### Data to use
=== Begin Enclosure ===

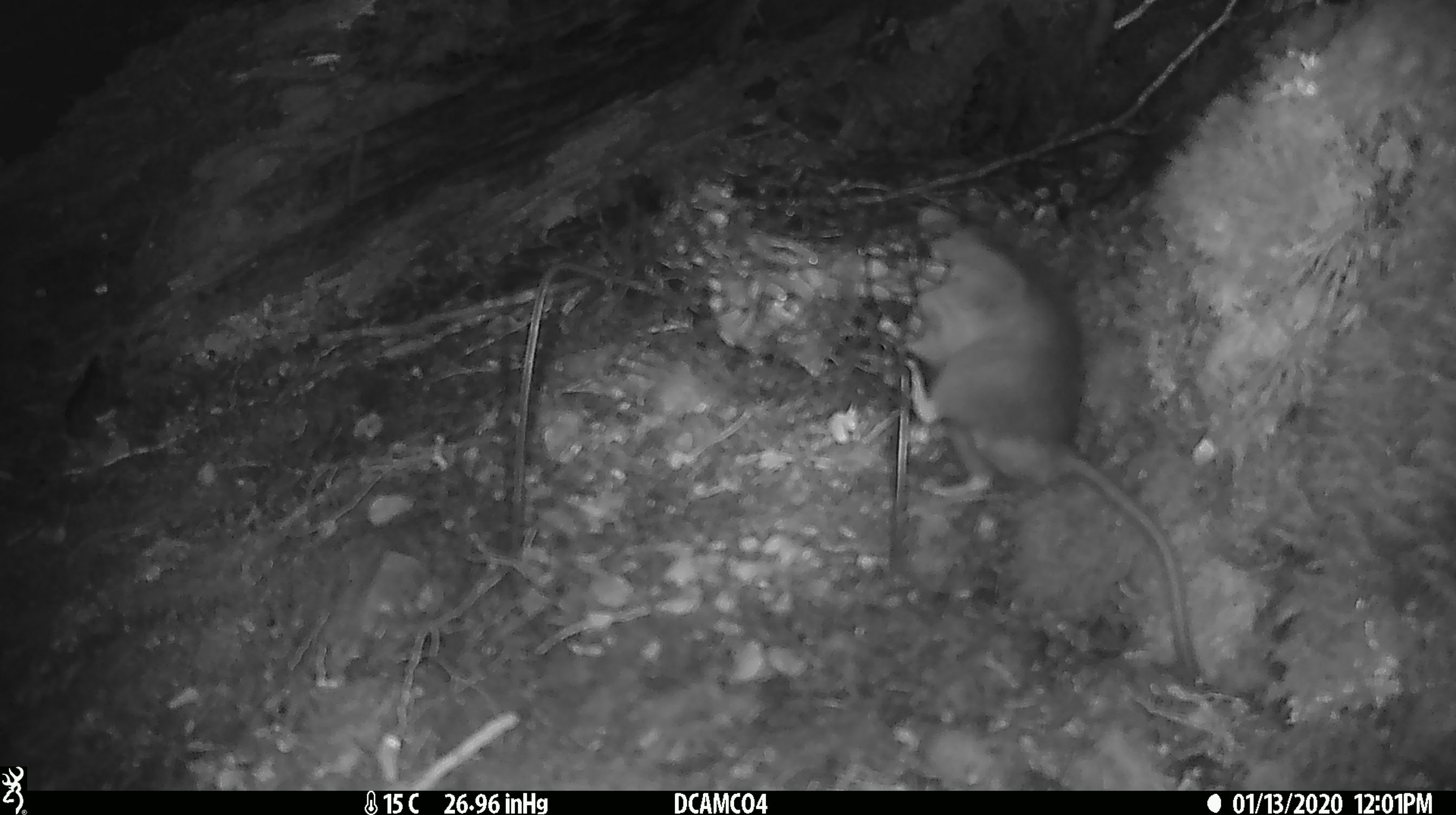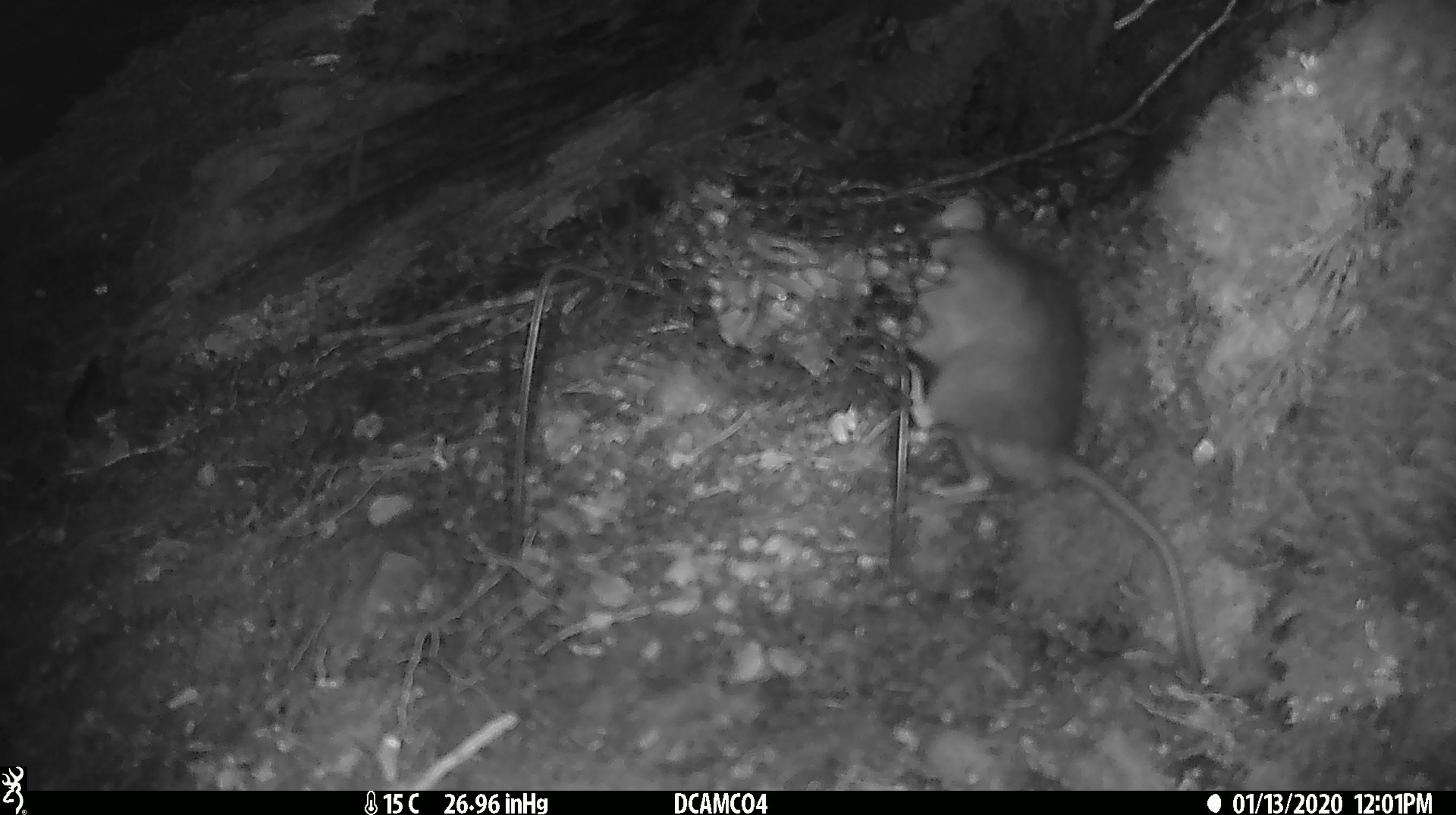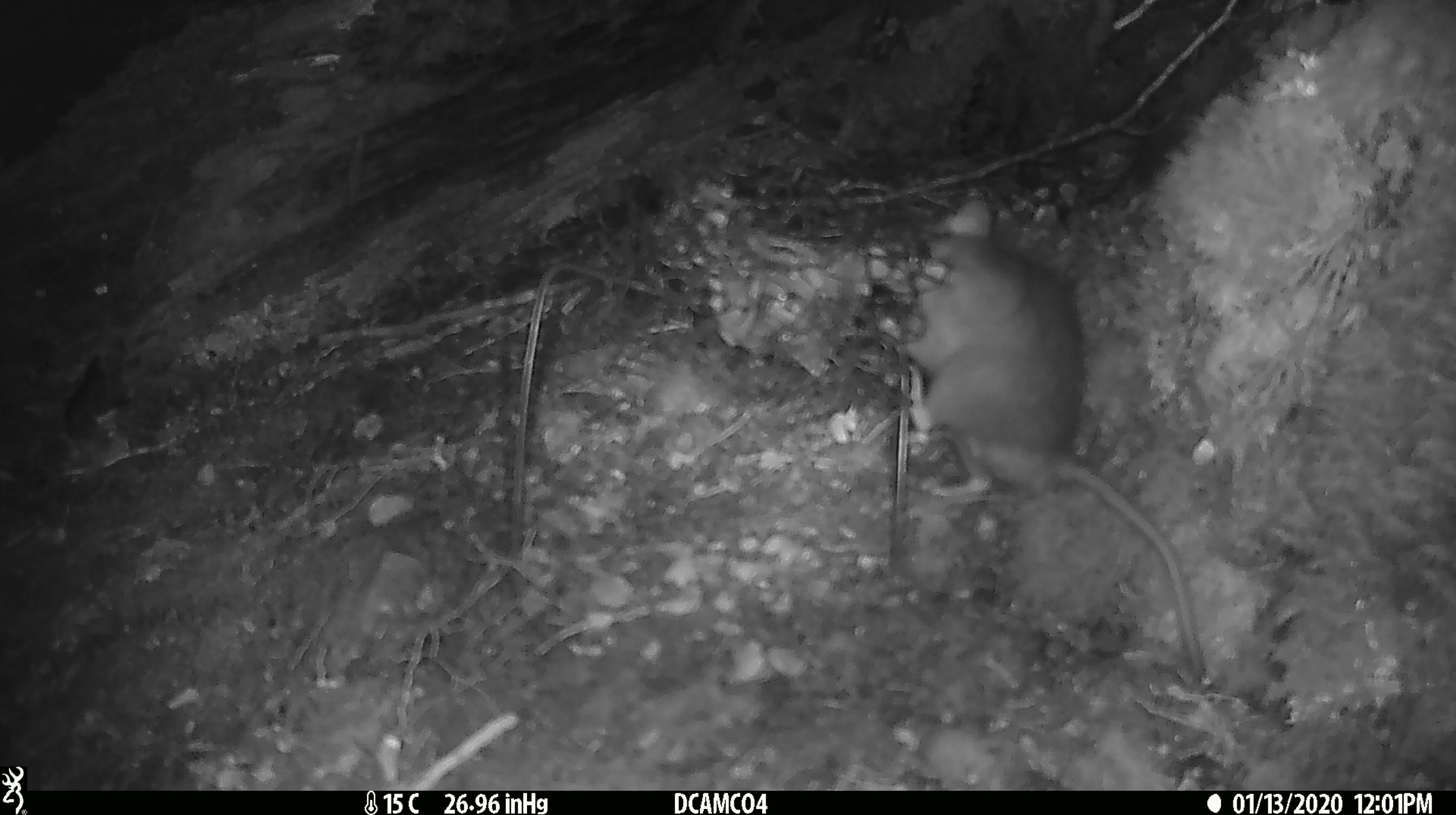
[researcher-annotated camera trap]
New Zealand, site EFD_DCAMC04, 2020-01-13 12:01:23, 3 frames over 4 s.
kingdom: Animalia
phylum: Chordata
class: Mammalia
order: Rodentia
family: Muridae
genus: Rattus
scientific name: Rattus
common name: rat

=== End Enclosure ===
=== Begin Enclosure ===

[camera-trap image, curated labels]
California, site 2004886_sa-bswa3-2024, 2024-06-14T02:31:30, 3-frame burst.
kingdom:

=== End Enclosure ===
=== Begin Enclosure ===

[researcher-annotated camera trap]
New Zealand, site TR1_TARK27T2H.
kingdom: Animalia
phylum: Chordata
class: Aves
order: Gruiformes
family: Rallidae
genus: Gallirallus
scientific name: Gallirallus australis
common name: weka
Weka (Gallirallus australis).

=== End Enclosure ===

### Directions for this task
Find every line in the records that contains the word "Zealand"; copy those lines.

### Task solution
New Zealand, site EFD_DCAMC04, 2020-01-13 12:01:23, 3 frames over 4 s.
New Zealand, site TR1_TARK27T2H.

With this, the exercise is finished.